其實兩人早就商量好了,路皓猜到孫嶼一定會回來,現如今所有的事情都按照計劃進行下去。

而且生怕瑤嶽真的一氣之下做出什麽事情來,其實當時路皓是並不希望瑤嶽在場的。

可是瑤嶽保證了自己不會做出過格的事情,路皓這才答應瑤嶽,讓他一起見孫嶼一麵。

畢竟是因為孫嶼下的毒,差點讓瑤仙命上黃泉,所以這件事情瑤嶽一直懷恨在心,仇恨會蒙蔽人的雙眼。
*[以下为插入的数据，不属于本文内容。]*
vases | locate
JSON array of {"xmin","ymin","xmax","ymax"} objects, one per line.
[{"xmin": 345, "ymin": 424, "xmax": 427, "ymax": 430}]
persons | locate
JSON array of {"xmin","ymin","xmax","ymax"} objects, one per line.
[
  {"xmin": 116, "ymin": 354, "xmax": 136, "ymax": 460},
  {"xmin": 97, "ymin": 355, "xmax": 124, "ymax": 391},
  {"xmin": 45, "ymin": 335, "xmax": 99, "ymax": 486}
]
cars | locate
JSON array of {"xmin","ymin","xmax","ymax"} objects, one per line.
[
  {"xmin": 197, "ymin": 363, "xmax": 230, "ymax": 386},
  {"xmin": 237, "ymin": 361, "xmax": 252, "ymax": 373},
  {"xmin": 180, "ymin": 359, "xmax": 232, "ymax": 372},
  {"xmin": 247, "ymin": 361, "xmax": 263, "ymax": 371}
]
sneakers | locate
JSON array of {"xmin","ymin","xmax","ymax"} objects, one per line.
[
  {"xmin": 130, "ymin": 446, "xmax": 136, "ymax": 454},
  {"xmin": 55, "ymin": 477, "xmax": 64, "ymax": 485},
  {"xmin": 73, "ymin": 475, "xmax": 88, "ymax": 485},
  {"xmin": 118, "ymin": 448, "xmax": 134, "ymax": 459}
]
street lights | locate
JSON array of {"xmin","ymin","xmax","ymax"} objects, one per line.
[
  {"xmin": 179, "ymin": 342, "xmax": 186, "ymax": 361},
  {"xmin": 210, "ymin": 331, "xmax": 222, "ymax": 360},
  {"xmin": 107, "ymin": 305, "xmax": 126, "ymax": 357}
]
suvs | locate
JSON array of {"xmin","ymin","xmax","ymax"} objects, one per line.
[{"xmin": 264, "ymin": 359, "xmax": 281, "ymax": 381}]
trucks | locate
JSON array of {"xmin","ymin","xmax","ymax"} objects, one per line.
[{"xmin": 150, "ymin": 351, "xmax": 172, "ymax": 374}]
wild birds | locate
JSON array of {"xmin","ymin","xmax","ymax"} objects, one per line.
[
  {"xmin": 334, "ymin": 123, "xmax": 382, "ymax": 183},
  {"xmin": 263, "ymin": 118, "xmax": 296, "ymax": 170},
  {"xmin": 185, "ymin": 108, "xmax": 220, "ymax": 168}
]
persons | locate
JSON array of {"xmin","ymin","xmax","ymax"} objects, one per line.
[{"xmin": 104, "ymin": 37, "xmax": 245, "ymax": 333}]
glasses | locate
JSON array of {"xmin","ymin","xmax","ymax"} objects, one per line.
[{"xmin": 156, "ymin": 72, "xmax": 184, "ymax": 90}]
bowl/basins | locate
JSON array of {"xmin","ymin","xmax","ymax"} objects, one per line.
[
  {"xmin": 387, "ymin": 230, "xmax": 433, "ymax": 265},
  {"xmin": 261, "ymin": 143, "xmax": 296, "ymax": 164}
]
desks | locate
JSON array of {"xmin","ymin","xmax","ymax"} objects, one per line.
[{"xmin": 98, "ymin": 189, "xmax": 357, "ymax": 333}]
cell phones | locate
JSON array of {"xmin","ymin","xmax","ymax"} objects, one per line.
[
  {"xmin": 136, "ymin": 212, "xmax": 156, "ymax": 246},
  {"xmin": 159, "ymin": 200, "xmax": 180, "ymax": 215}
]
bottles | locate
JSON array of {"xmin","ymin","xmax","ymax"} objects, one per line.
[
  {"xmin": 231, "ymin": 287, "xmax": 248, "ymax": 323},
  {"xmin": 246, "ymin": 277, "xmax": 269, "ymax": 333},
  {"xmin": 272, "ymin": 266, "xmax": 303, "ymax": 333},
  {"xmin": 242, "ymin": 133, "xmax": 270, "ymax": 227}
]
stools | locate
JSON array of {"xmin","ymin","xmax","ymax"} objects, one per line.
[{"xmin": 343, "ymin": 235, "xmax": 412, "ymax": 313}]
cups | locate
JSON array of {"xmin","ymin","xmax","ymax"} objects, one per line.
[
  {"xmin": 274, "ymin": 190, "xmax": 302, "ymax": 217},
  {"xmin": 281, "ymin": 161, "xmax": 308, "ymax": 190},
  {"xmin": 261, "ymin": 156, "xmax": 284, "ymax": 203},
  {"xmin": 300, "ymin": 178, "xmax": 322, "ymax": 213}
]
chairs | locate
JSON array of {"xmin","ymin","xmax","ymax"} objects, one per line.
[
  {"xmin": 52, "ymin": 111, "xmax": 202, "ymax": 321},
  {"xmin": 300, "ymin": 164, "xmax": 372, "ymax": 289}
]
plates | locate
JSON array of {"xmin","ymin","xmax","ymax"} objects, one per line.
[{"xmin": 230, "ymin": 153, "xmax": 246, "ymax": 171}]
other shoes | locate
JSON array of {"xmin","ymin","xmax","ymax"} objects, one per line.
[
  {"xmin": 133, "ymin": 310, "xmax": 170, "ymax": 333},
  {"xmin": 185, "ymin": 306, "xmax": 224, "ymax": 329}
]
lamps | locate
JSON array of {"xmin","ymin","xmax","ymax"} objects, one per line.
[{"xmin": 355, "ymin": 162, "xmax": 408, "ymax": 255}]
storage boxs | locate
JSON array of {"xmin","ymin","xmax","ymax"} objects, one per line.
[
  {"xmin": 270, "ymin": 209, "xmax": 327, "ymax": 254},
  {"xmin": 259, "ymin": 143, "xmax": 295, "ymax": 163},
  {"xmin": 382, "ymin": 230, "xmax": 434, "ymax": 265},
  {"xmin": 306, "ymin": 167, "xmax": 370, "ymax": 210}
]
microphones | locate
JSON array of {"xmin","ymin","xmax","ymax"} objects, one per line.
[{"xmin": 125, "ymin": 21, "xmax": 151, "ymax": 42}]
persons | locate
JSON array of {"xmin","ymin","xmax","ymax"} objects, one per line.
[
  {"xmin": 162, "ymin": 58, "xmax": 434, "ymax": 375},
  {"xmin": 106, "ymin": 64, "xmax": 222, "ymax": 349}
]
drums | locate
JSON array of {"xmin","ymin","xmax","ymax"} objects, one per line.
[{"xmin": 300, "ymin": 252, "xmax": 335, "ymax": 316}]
到時候萬一失手將孫嶼殺掉,那秦越的解藥可救無人能尋,畢竟現在了解荒蕪之地情況的也隻有他一人。

除了那些怪物,沒有比孫嶼更了解荒蕪之地,所以他是最合適的人選。

路皓也是擔心這點,所以之前才和瑤嶽聊了許久。

“如果能夠將解藥找到,那我們就放你一馬,否則你就在這裏等死。”

秦越這邊還在拚命的和藥性做鬥爭,他感覺這幾天的情況越來越糟糕,而且心裏一直有一種不祥的預感。